Twofold increase on richest men’s wealth recorded during pandemic

2 mins read

Even with the COVID-19 pandemic, the world’s top ten richest men managed to double their wealth, according to an Oxfam-published report on Monday, ABC News reported.

The report stressed the need for policy change as the pandemic prompted “deadly” inequalities and widened the divide between the rich and the poor.

Between March 2020 and November 2021, the ten wealthiest men have increased their fortune from around $700 billion to $1.5 trillion.

During the same period, around 99 percent of the people suffered from income drop, according to the report, and over 160 million fell into poverty.

Using the real-time data by Forbes’, the advocacy team computed the riches accumulated by the ultra-elite. Included in the top ten richest men are:

·       Elon Musk

·       Jeff Bezos

·       Bernard Arnault and family

·       Bill Gates

·       Larry Ellison

·       Larry Page

·       Sergey Brin

·       Mark Zuckerberg

·       Steve Ballmer

·       Warren Buffet

Oxfam mentioned in its methodology that the information on the income drop among the 99 percent of the population was derived from the data of World Bank.

Moreover, the calculation shows that the billionaires’ wealth became even bigger since the health pandemic as compared to the increase it had in the last 14 years.

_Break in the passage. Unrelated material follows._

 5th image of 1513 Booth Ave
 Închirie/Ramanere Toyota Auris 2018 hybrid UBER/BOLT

“Billionaires have had a terrific pandemic. Central banks pumped trillions of dollars into financial markets to save the economy, yet much of that has ended up lining the pockets of billionaires riding a stock market boom,” Gabriela Bucher, Oxfam International Executive Director, said in Monday’s statement.

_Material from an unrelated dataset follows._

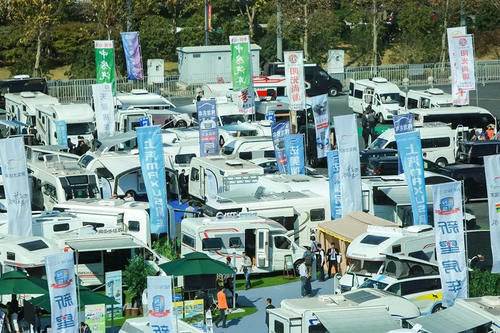  【房车】公路拖挂房车年底大聚会，并将于1月2日在沪召开公路拖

She said that if the ten wealthiest people will let go 99 percent of their fortune, they will still be richer as compared to 99 percent of the population worldwide.

The richest people’s wealth depends more on stocks as compared to the less-fortunate ones. The Federal Reserve date shows that 1 percent of the wealthiest households in the U.S. own over 50 percent of the market’s publicly traded stock while the bottom 50 percent of households own less than a percent.